§ **AUFGABE**
Entscheiden Sie anhand des folgenden Textes über die rechtliche Stellung des Theaterintendanten, ob diese Aussagen zutreffen: 1. Die Arbeit konzentriert sich auf Intendanten privat finanzierter Theater. 2. Seit 35 Jahren ist im deutschsprachigen Raum keine Arbeit zu diesem Thema erschienen. 3. Im Anhang sind Musterverträge abgedruckt. Beantworten Sie jede Aussage mit Ja oder Nein und zitieren Sie die ausschlaggebenden Worte des Textes wörtlich.

§ **AUSGEWÄHLTER AUSZUG**
Diese Arbeit beschreibt praxisnah die rechtliche Stellung des Theaterintendanten. Seit 35 Jahren ist im deutschsprachigen Raum keine wissenschaftliche oder praktische Arbeit zu diesem Thema erschienen. Es wird konkret auf die Erfahrungen von heute tätigen Intendanten und Kulturpolitikern eingegangen. Die Arbeit hält für die Praktiker Antworten bereit, gibt aber auch dem interessierten Laien einen Einblick in die rechtlichen und praktischen Probleme des Theateralltags. Der Autor konnte seine Erfahrungen aus der Tätigkeit als künstlerischer Planungsdirektor der Finnish National Opera in Helsinki für diese Arbeit nutzen. Die Arbeit konzentriert sich auf Intendanten von staatlich finanzierten Theaterbetrieben. Nach einer historischen Einführung wird die mögliche rechtliche Strukturierung der Theater und ihrer Leitung dargestellt. Das Hauptproblem eines jeden Intendanten ist, die Divergenz zwischen Künstlerischem und Kommerziellen (auch Sponsoring) sinnvoll zu bewältigen. Weiter stellt sich die Frage nach dem Verhältnis des Intendanten zur politischen Obrigkeit. Die Pflichten und Kompetenzen des Intendanten sowie sein Anstellungsvertrag und seine Machtposition werden definiert. Im Anhang sind einige wichtige Musterverträge wiedergegeben.
Rezensionsnotiz zu
Neue Zürcher Zeitung, 02.08.2003
Der mit "Th.B." zeichnende Rezensent scheint überrascht, wie leicht verständlich diese Dissertation von Aviel Cahn auch für einen Nicht-Juristen geschrieben ist. Es gehe darin um die Handlungsspielräume eines Intendanten im deutschsprachigen Raum, seine Aufgaben und Befugnisse, auch in Abgrenzung zum Rechtsträger des Theaters. Da dieser Punkt an sich juristisch gesehen nicht außerordentlich ergiebig sei, wie auch der Autor selbst es einräume, sei dieser durchaus bereit, über den Tellerrand hinauszusehen und sich zum Beispiel mit einem Themengebiet wie dem Sponsoring zu befassen, das auch in diesem Kontext wert sei, diskutiert zu werden.

§ **ZU PRÜFENDE DATEN**
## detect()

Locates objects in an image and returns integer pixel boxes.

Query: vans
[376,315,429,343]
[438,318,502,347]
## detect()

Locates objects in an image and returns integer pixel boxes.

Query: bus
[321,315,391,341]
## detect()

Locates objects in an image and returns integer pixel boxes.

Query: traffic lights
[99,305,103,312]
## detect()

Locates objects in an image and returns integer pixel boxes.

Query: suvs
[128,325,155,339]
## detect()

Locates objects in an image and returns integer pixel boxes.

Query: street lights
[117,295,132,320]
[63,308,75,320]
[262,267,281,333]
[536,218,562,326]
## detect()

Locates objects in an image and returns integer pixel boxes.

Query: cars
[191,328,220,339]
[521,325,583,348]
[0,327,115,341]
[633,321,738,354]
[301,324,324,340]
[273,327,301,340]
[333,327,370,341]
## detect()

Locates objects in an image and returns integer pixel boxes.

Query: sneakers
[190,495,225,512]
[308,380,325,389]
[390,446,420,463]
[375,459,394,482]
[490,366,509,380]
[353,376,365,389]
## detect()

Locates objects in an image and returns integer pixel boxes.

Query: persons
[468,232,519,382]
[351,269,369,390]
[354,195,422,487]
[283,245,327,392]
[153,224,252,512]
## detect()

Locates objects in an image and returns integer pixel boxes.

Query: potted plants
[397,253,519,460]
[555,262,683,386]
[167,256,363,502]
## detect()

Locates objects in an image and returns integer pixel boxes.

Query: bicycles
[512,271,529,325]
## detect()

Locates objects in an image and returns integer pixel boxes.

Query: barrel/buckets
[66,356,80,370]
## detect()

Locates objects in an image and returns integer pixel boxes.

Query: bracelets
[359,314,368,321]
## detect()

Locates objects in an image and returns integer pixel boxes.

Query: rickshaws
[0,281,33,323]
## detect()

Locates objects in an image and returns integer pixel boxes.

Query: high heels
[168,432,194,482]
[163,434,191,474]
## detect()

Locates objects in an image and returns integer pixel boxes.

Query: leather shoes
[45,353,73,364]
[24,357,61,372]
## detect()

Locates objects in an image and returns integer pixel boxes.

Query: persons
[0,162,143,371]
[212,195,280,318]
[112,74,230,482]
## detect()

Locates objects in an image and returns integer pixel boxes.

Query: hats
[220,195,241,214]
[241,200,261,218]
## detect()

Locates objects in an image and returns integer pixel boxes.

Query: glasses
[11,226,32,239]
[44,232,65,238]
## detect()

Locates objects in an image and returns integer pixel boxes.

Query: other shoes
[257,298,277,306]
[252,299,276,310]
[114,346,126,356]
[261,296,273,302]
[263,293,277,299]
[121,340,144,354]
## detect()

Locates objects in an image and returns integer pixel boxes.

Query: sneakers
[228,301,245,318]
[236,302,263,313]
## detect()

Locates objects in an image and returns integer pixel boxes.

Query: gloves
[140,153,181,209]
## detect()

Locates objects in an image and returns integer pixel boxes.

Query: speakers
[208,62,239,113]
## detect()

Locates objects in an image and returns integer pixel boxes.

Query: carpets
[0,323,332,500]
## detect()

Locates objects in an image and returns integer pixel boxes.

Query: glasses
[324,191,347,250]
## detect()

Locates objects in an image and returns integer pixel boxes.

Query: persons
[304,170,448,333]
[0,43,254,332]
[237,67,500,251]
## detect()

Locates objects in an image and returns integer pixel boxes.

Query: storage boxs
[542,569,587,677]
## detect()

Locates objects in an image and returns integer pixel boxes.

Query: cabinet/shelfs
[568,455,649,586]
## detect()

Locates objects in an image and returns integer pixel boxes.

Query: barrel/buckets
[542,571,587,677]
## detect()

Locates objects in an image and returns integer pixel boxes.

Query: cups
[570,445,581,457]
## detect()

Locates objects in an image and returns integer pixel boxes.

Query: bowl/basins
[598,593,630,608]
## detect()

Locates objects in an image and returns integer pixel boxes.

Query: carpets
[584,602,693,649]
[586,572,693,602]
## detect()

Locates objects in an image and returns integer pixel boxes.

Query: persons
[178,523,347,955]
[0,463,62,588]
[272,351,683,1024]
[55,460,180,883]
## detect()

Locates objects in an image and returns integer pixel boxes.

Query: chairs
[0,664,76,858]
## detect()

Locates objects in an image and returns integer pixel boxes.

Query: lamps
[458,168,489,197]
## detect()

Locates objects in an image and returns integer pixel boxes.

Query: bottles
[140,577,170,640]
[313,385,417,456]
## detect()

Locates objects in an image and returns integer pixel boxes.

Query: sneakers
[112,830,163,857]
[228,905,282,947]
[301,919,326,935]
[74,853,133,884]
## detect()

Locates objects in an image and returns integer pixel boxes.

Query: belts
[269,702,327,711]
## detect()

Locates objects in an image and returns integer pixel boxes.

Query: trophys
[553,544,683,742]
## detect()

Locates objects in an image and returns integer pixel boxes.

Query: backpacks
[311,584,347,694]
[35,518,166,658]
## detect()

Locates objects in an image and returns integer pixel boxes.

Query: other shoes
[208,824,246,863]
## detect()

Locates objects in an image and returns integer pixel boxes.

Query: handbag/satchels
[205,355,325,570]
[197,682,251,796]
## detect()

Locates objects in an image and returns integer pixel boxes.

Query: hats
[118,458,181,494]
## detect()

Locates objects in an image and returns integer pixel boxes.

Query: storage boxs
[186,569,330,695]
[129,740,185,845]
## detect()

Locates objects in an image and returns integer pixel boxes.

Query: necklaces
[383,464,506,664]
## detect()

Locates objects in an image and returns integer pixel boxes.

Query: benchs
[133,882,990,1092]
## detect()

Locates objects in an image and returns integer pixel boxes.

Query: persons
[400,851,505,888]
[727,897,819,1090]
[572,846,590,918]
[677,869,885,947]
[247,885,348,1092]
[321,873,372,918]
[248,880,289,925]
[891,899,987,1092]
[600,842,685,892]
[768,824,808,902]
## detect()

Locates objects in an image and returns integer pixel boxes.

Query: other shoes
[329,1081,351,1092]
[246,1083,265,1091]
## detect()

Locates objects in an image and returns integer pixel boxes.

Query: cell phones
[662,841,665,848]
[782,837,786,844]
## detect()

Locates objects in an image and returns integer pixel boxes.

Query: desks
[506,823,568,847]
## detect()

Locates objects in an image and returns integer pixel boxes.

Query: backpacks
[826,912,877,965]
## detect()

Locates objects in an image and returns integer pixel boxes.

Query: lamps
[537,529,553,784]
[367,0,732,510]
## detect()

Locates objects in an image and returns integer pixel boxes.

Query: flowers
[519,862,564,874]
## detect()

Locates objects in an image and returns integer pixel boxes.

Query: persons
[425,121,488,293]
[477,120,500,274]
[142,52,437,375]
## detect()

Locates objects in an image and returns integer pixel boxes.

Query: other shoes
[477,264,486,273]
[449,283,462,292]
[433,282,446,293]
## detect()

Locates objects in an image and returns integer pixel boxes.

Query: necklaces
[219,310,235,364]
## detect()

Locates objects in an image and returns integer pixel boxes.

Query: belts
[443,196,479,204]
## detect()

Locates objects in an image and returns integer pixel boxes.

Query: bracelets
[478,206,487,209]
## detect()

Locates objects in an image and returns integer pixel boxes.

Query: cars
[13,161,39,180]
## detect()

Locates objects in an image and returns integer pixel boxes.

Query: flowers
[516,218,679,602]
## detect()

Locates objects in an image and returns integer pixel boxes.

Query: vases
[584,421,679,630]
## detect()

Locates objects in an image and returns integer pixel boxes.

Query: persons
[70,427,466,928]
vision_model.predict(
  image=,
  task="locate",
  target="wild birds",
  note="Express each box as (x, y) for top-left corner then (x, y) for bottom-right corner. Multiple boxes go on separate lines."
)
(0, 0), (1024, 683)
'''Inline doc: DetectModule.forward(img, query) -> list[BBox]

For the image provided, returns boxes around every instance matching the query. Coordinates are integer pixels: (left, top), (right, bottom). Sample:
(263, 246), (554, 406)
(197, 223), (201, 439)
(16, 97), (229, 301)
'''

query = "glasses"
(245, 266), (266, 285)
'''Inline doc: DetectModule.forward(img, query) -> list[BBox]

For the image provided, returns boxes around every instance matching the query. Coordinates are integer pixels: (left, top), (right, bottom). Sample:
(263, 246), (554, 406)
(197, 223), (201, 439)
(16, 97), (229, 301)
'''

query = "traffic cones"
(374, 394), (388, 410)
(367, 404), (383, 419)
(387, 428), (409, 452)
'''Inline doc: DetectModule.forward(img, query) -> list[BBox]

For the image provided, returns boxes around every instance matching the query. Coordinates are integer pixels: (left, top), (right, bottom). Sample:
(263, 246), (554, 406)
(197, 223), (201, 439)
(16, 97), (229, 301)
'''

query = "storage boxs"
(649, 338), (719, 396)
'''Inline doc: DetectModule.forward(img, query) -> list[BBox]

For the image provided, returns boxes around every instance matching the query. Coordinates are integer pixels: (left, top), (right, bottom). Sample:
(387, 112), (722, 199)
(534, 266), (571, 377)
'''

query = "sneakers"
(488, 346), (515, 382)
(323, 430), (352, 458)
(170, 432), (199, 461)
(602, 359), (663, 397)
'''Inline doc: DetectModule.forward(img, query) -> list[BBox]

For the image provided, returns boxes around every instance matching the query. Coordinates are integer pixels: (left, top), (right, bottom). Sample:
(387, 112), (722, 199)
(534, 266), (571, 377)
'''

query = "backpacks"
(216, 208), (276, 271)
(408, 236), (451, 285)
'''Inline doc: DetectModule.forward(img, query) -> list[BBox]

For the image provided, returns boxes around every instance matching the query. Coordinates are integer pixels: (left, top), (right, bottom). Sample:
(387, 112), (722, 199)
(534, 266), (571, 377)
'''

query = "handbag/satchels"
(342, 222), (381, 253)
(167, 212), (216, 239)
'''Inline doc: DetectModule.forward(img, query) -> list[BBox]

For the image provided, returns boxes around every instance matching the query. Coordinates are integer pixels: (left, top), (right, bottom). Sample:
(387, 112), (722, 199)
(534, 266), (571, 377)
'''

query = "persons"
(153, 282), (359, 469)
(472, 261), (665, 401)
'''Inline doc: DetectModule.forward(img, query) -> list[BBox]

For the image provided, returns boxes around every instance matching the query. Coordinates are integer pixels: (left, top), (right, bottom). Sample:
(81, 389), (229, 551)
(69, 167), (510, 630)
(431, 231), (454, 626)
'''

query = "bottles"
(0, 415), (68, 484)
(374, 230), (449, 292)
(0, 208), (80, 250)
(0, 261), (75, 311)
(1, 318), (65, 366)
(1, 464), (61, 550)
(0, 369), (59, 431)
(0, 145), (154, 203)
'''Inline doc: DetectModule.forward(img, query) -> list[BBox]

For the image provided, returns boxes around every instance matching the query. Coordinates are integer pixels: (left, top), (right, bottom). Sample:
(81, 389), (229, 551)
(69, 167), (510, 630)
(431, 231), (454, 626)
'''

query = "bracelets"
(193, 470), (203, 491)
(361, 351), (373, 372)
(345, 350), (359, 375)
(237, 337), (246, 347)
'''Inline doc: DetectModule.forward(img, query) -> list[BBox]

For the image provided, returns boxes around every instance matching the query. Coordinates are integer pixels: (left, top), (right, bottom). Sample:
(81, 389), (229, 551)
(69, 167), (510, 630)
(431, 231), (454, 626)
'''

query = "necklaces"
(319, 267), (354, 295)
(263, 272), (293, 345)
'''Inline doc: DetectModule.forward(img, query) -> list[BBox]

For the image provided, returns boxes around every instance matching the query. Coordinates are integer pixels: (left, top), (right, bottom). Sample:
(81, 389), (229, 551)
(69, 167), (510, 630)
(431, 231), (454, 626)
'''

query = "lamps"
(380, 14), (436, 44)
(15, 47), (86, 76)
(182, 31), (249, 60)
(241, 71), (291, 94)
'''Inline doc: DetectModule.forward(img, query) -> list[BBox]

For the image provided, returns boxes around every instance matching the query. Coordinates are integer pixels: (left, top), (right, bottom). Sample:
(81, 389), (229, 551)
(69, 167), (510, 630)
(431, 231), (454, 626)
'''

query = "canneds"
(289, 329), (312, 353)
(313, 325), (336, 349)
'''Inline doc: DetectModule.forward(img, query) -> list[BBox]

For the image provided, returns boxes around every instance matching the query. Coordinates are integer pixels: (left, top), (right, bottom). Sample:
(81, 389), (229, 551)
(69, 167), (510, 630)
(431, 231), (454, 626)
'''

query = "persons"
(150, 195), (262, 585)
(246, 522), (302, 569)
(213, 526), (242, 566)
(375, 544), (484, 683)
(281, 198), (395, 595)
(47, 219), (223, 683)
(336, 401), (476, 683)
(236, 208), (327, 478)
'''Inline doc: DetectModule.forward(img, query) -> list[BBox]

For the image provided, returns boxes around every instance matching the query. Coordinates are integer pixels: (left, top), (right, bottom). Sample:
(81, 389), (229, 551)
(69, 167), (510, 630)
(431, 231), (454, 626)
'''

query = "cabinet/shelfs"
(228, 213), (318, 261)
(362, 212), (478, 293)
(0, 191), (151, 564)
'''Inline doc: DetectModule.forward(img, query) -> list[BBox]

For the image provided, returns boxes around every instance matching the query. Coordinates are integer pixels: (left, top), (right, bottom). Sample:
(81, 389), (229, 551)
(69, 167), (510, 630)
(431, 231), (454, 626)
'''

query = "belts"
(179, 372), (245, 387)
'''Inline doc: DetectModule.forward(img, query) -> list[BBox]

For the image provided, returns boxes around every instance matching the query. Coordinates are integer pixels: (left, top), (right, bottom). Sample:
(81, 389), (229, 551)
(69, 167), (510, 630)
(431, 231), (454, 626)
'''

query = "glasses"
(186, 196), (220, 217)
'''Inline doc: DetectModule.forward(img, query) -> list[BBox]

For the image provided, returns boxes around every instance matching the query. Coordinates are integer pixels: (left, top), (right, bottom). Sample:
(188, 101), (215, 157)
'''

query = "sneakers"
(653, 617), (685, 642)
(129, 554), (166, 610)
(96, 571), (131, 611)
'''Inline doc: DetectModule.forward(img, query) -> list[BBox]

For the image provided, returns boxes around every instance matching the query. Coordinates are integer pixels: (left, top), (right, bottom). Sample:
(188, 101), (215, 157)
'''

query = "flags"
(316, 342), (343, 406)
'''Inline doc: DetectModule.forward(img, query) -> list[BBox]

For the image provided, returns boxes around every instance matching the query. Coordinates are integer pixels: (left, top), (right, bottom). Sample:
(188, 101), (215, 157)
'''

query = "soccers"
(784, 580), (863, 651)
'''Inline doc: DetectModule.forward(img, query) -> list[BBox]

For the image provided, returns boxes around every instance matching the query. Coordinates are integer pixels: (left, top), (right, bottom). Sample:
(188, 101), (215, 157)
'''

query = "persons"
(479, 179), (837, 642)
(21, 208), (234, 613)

§ **IHRE LÖSUNG**
1. Nein: „Die Arbeit konzentriert sich auf Intendanten von staatlich finanzierten Theaterbetrieben.“
2. Ja: „Seit 35 Jahren ist im deutschsprachigen Raum keine wissenschaftliche oder praktische Arbeit zu diesem Thema erschienen.“
3. Ja: „Im Anhang sind einige wichtige Musterverträge wiedergegeben.“